Although this authoritarian arrangement allowed Xi to be more powerful, it also contains vulnerabilities, as exposed by the protests, analysts said.
“By only surrounding himself with people who say the things he like to hear, Xi traps himself in an echo chamber, which could’ve led him to underestimate or be out of touch with how much people have suffered from his COVID policy,” said Lance Gore, a China expert at East Asian Institute in Singapore.
PREDICAMENT
The protests magnify what has been a mounting predicament for Xi: how to walk back from a policy that was initially a point of pride but is becoming a growing liability.
If he were to bend to public pressure and roll back zero-COVID, he would appear weak, which might encourage people to take to the streets in future whenever they want change.

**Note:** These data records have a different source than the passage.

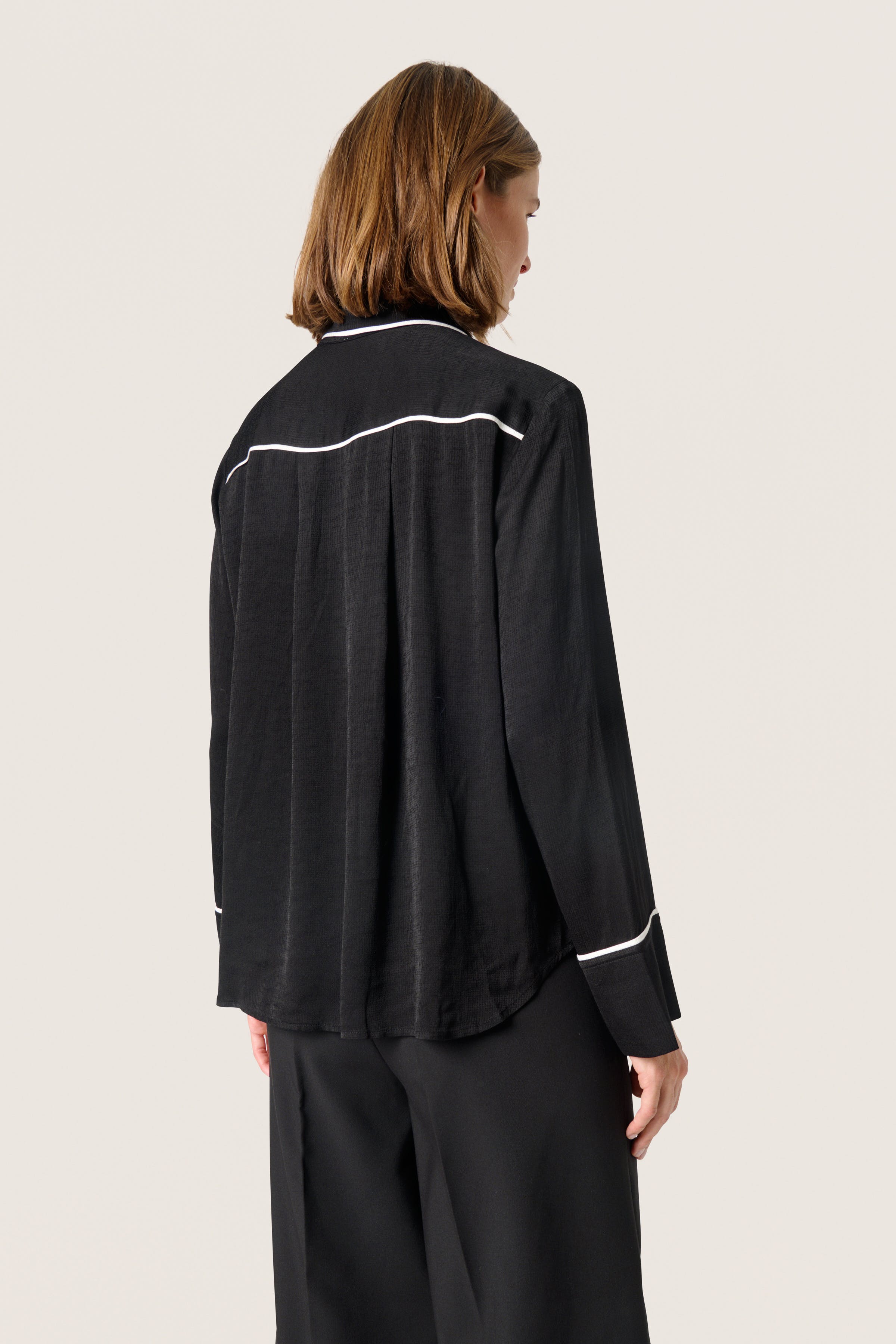 SLGuilia Skjorte LOOKBOOK BACK 30408191-194008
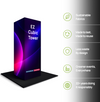 Modular EZ Cubic Fabric Tower Display
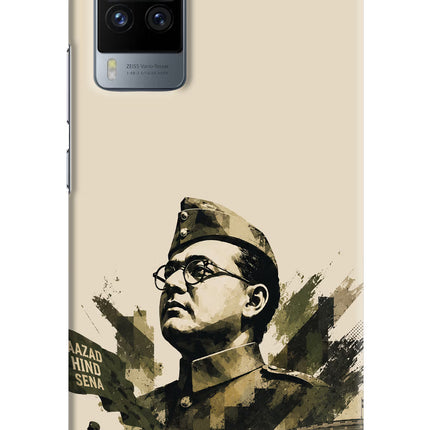 Netaji Rising Vivo X60 Pro Hard Case Back Cover by Casekaro
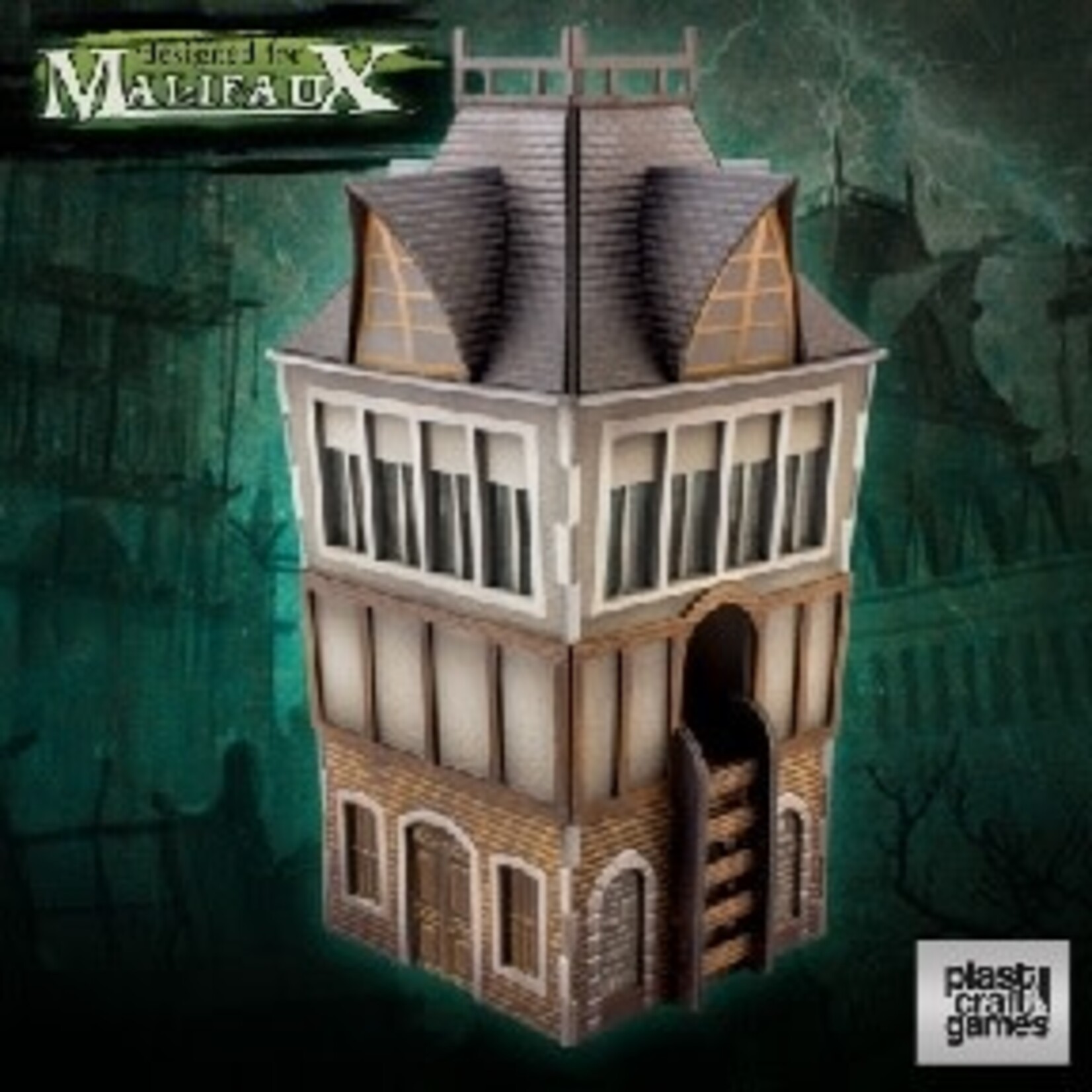 The Tower - Designed for Malifaux - PlastCraft Games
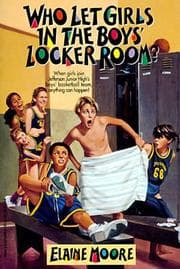 Tapa de Who let girls in the boys' locker room?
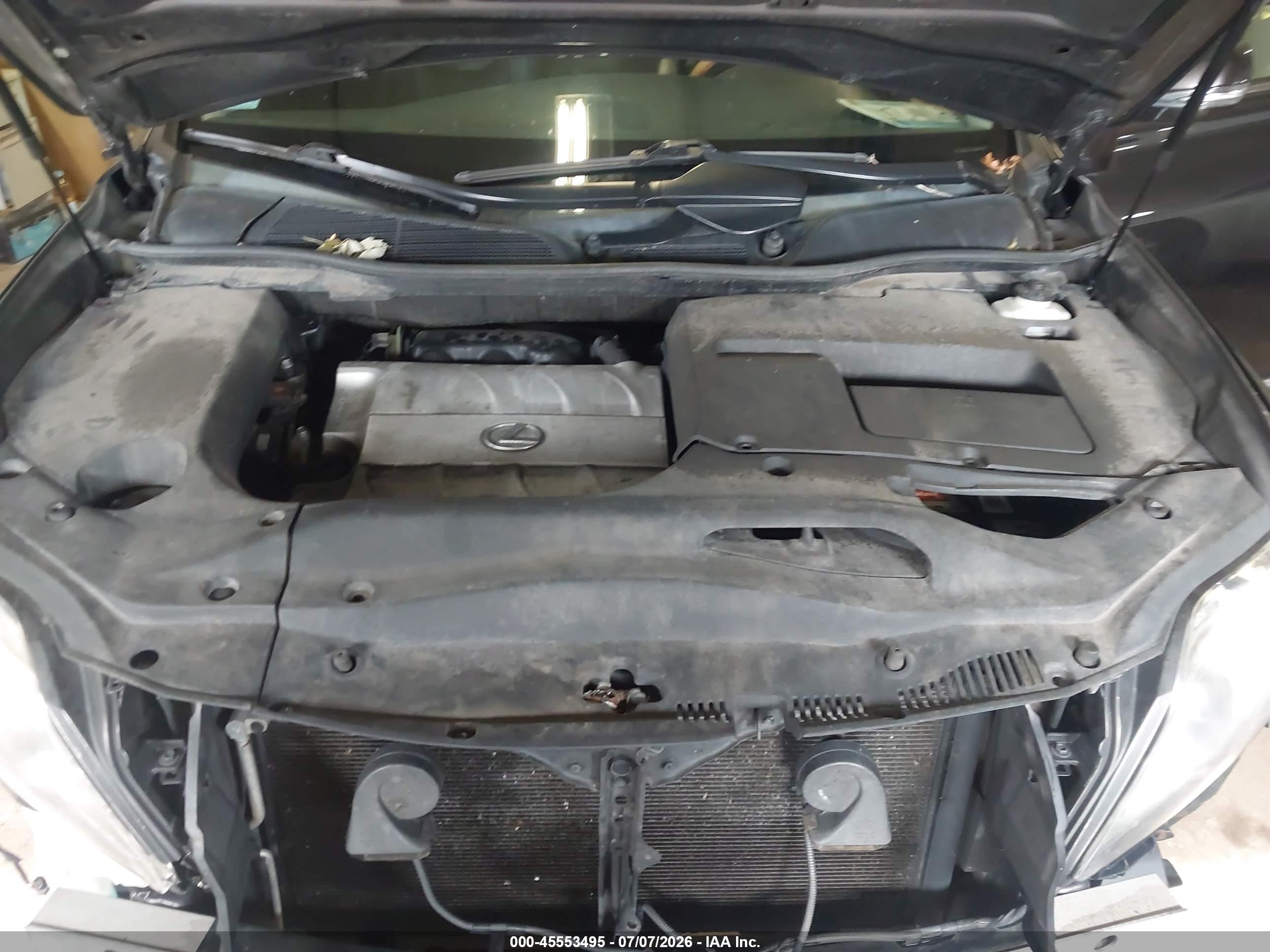 2010 Lexus Rx 350   Gray vin: 2T2BK1BA1AC062282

“If he lets go, it would mean that his past zero-COVID policy has completely failed and he would have to take responsibility for it. This makes him lose face,” said Teng Biao, Chinese human rights activist, lawyer and scholar.
It is not in Xi’s character to give in, the analysts said.
Xi has emphasized the need to prevent a “color revolution”, or anti-government protests, most recently when he spoke at the Shanghai Cooperation Organisation summit in Uzbekistan in September. He has also lamented in a closed-door speech that the Soviet Communist Party collapsed because no one was “man enough” to rise to the challenge.
If he were to change course on his COVID-19 policy before China was prepared, it could lead to widespread illness, death, and an overwhelmed medical system, consequences that are hard to swallow.
But if he brazens through before finding a way to declare victory and dial back, he risks more anger from an increasingly fed-up citizenry while economic growth sputters.
Xi tried tweaking the zero-COVID policy with the release of “20 measures” last month, in an attempt to standardize prevention measures nationwide and make them friendlier to residents and to the economy.
But as Xi has not officially renounced the need to curb all outbreaks, many local authorities are still erring on the side of caution and implementing stricter lockdowns and quarantine rules than stipulated in the “20 measures”.
“At this stage they seem to be clueless,” said Willy Lam, a senior fellow at the Jamestown Foundation.
“On the one hand, Xi Jinping and his faction seemed to be all powerful. But at the same time, … we see a total absence of response from the new administration.”